Thomas Frühwirth: Ich glaube, es sind neun Weltmeistertitel und fünf Paralympics-Medaillen und ein paar Weltrekorde. Aber unterm Strich ist mir das ziemlich schei*egal. Ich liebe das Tun – das treibt mich an.
Warum ist dir der Output so wurscht? Schließlich trainierst du Jahr und Tag mit deinem Handbike und für Paratriathlons.
Dadurch bin ich immer sehr frei und relaxed. Ich bin unglaublich fokussiert im Training – aber Erfolge waren und sind nie das Ziel. Ich will einfach versuchen, 100 Prozent meines persönlichen Potenzials abzurufen.
Wenn du eine Medaille gegen irgendetwas in der Welt tauschen müsstest – was wäre es?
Ein ganz normaler, schöner Moment bei einer Trainingsausfahrt. Medaillen sind Nebenprodukte.

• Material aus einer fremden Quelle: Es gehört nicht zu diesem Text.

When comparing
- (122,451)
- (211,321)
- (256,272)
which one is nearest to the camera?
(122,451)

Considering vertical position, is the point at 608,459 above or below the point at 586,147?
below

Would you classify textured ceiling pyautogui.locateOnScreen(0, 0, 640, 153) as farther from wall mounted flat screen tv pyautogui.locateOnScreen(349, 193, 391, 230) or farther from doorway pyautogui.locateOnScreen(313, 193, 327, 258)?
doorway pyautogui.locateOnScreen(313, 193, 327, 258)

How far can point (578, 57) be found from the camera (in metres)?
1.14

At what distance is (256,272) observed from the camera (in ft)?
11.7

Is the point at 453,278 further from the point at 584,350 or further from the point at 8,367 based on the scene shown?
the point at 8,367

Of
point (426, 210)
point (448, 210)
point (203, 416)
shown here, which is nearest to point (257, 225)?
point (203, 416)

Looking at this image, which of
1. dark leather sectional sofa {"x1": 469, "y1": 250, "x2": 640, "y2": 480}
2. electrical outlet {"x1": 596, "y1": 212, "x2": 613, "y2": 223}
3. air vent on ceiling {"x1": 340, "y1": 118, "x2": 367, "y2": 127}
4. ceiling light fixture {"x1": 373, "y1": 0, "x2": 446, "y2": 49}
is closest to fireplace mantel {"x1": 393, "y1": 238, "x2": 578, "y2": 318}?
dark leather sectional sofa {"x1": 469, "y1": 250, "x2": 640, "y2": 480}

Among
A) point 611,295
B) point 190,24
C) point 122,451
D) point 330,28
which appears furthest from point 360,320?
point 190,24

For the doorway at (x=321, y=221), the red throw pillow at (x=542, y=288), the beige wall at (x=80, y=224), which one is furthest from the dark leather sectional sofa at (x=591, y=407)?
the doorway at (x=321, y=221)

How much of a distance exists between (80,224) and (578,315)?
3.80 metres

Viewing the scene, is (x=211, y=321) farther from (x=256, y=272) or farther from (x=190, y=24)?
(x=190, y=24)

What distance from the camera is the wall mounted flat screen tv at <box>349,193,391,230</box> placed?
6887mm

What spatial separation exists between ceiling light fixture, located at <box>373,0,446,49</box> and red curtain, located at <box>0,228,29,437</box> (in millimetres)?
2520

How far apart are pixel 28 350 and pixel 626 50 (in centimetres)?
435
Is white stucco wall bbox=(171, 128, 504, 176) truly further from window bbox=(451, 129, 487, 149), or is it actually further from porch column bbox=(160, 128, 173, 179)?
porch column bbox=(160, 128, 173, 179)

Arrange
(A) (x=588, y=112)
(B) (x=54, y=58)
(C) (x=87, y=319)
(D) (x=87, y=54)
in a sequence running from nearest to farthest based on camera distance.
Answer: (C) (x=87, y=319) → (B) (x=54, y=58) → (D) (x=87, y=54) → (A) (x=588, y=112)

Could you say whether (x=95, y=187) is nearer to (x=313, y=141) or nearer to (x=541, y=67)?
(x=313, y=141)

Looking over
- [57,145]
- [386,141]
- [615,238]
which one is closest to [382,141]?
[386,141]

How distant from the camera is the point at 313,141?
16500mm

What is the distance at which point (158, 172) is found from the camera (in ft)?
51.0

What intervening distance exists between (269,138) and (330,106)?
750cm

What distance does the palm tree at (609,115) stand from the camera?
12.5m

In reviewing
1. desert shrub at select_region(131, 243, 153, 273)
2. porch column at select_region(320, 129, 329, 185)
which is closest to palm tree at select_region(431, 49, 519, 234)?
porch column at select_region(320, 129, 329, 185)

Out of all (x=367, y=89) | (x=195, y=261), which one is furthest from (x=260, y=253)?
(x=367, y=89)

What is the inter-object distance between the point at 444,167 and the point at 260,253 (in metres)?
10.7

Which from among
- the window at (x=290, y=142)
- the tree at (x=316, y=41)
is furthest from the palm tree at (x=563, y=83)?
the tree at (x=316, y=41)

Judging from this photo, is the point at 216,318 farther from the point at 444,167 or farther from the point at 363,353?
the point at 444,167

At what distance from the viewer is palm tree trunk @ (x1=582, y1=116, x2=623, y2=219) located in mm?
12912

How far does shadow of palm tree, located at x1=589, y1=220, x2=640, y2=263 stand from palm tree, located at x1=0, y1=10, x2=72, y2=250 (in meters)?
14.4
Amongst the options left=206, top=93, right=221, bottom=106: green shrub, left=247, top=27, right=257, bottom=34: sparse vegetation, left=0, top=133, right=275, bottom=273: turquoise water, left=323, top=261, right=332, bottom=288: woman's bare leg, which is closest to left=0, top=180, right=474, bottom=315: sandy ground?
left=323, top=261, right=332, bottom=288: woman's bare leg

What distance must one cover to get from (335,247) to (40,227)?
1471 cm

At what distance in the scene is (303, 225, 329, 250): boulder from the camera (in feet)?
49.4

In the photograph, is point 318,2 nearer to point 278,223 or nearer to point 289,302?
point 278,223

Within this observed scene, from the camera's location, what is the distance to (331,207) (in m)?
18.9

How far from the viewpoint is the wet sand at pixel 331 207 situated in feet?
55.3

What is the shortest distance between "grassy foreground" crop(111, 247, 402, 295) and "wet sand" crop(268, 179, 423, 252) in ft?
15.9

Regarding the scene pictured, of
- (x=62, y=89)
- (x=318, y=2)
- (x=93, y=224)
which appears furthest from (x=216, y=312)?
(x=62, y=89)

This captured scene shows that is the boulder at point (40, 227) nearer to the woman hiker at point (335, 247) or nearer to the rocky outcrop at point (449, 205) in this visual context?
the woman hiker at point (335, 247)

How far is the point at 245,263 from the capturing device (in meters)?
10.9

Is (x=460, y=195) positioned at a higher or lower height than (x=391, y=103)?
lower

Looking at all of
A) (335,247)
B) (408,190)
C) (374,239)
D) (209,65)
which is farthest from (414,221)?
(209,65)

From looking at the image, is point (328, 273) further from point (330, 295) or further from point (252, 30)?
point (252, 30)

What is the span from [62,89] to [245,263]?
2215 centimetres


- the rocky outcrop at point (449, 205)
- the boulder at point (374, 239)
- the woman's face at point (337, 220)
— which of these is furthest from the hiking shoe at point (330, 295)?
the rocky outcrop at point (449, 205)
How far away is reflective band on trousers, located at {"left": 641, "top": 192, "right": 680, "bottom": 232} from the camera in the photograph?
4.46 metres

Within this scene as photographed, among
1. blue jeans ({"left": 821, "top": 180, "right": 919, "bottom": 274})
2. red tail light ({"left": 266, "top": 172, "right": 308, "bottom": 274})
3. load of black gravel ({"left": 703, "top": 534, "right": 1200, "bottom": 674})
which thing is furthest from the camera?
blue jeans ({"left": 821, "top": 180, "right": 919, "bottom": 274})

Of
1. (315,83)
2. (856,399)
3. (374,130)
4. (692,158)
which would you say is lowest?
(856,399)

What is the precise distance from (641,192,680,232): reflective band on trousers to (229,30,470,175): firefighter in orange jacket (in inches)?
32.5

Die motivieren mich nicht.
Deine Geschichte verläuft ja nicht wie eine Gerade, sondern eher wie eine kurvenreiche Schotterpiste. Du warst schon Motocross-Sportler und hast nach deinem Unfall trotz Querschnittslähmung sofort andere Sportarten zu trainieren begonnen. Wie konntest du so schnell in den „Jetzt erst recht“-Modus schalten?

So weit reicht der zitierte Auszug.